Dissidents aren't the only ones being forced off the streets of Beijing during these Summer Olympics. The Chinese government's heavy hand is also pushing drivers off the roads--about 3.5 million of them, in fact--as part of an effort to reduce the city's notoriously bad air quality. Late last month, the Beijing Municipal Environmental Protection Bureau ordered half of the city's automobiles off the streets for the duration of the Games and closed hundreds of factories, steel mills, foundries and coal plants. "We can guarantee good air quality during the Games," Du Shaozhong, Beijing's smog czar, asserted at a recent news conference. "We can provide a good environment for the athletes."
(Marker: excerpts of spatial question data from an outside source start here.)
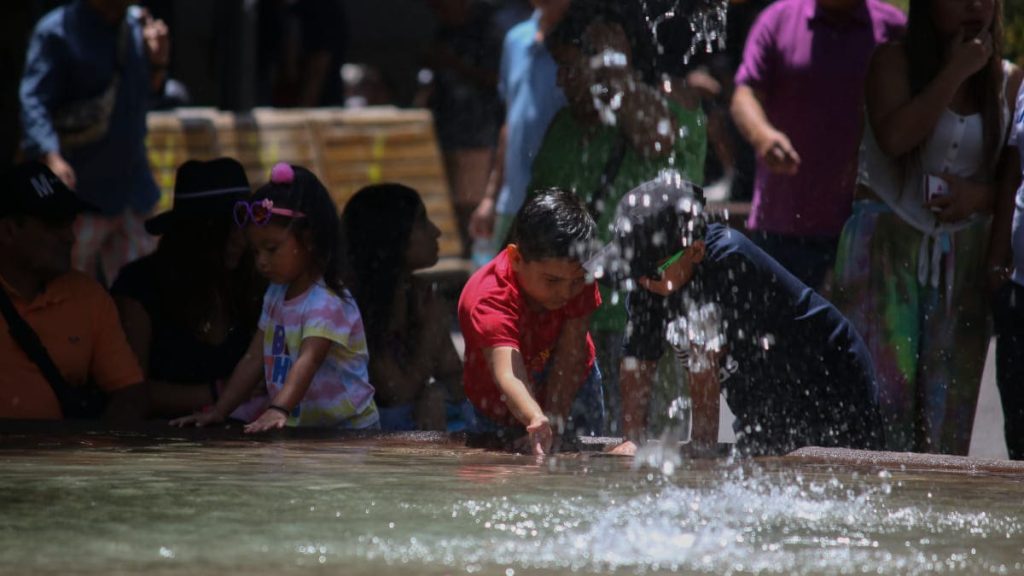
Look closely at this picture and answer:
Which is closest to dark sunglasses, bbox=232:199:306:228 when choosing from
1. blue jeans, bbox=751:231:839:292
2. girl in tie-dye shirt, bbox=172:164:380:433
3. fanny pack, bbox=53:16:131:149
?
girl in tie-dye shirt, bbox=172:164:380:433

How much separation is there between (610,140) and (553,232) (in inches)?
56.9

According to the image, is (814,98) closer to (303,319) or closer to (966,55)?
(966,55)

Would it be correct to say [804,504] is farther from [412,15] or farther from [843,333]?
[412,15]

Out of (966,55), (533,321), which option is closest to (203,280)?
(533,321)

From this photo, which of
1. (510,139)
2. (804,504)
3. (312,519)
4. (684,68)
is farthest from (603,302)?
(312,519)

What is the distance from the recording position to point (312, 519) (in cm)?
391

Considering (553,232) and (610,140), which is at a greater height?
(610,140)

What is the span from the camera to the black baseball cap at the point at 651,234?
16.8 ft

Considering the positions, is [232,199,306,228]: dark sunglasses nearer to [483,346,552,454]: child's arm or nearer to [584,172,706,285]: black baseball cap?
[483,346,552,454]: child's arm

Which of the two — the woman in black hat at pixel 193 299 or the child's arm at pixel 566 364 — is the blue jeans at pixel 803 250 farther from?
the woman in black hat at pixel 193 299

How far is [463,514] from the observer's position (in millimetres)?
3990

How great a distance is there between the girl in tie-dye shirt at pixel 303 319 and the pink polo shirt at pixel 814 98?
1.79 meters

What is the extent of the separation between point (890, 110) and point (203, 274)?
2344 millimetres

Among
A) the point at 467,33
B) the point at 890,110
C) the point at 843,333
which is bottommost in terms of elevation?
the point at 843,333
But can they really? As the Games begin this weekend, many experts say the air is not healthy at all, especially for athletes competing outside. And it's worth mentioning that air deemed "healthy" in Beijing would still be considered "unhealthy" in any U.S. city, where pollution limits are as much as five times lower. Neither Shaozhong nor any other Chinese pols have had much to say about that, or about how bad Beijing's air will be for the 17.4 million residents once the athletes and reporters go home and all those cars are back on the streets and all those factories reopen.
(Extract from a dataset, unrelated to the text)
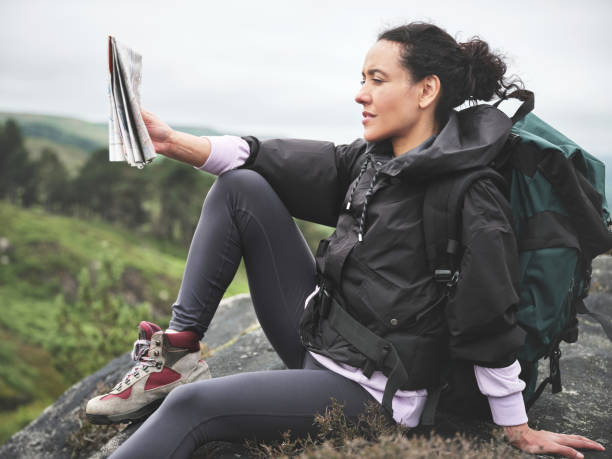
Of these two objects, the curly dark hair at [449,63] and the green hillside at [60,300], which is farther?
the green hillside at [60,300]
But Veerabhadran Ramanathan will be able to tell us. Ramanathan, a leading climate researcher from the Scripps Institution of Oceanography at the University of California, San Diego, is studying the air in Beijing for the duration of the Olympics and beyond (eight weeks total) to see how it affects the environment not only for the folks in Beijing, but the world. One of more than 100 scientists conducting air-quality experiments during the Games, Ramanathan is actually doing his work on the South Korean island of Jeju, some 500 miles southeast of Beijing but directly downwind from the pollution.

Ramanathan is launching unmanned drones to monitor air quality up to 12,000 feet and is using another unmanned plane from Edwards Air Force Base to measure how much of the bad stuff reaches California. Ramanathan says his goal with this experiment is to see how China's air affects the rest of the world, specifically with regard to climate change. The Chinese have made the air cleaner, he says, but it is still not healthy air for athletes, or children or other living things. And here's the real irony. "Air pollution actually masks global warming," says Ramanathan. "When you clean up very polluted air, as China is doing during these Olympics, it has a direct impact on global warming and temperatures rise."
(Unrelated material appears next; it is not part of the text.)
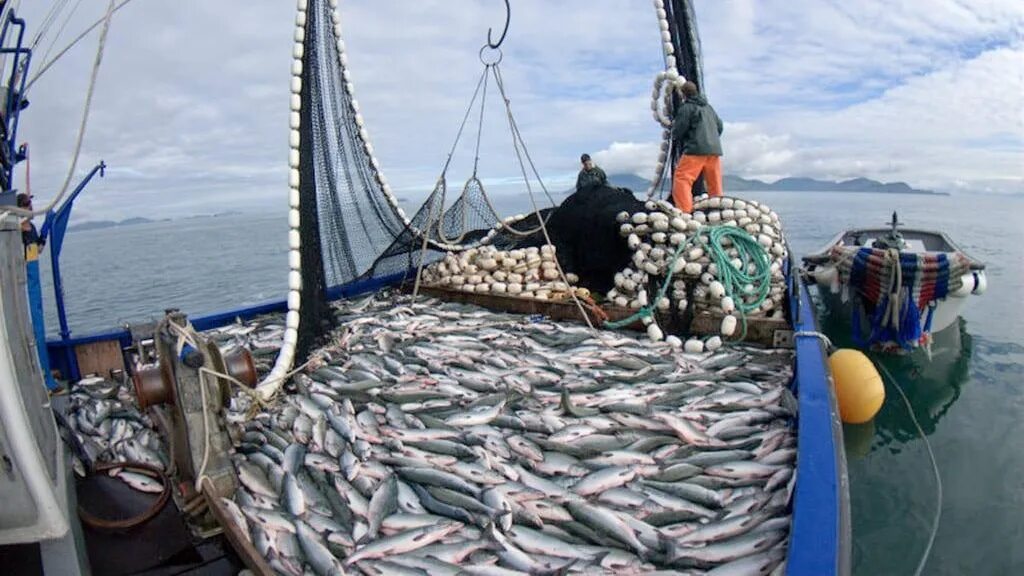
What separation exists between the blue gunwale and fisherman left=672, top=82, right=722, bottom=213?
3.29 metres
Air pollution's ability to mask global warming is not something Al Gore just dreamed up. Scientists like Ramanathan have in fact been heeding this call for several years. Particles in pollution that enter the atmosphere cool the Earth by shielding radiation from the sun and bouncing it back out to space. Cutting down on the release of these particles by improving air quality, which China is doing right now and which the West has been doing for some time, actually diminishes this shield and the Earth's temperature rises, Ramanathan and others say.

If you think the idea that making the air cleaner can cause global warming sounds like a Faustian bargain of the worst kind, well, you're getting warmer. "There is indeed a cruel irony to all this," says Ramanathan. "And of course I'm not saying 'let's burn more coal,' I'm just saying that we need to start thinking of clever ways to address both problems. We know that air pollution masks the effects of global warming, but to what percentage we are still not certain. That's one of the things my experiment will be looking at. If it's 80 percent, that would be bad news."

Among the many good things about these Olympics, however, Ramanathan insists, is that they will not only increase awareness of the worldwide problem of air pollution but also the present danger of climate change--and the surprising connection between the two: "I'm not a policymaker, and there's no magic bullet. But we have to be aware of both the climate-change aspect and the pollution aspect. China has done a good thing by cleaning up the air for these Games, but they are all at the mercy of the winds. Beijing remains a very polluted city."

The British Broadcasting Corp.'s Beijing bureau confirms this, reporting that its pollution-measuring device has shown readings this week for tiny particles of soot and other particulate matter well above the World Health Organization's recommended levels for healthy air.

Unmoved, Chinese officials, and even some non-Chinese members of the International Olympic Committee, continue to preposterously insist that the thick yellow haze blanketing parts of Beijing this week is fog, not smog, and that the air is just fine. And they insist that if the air does get worse, they can force as many as 90 percent of the automobiles off the streets and close even more factories. But the athletes aren't breathing any sighs of relief.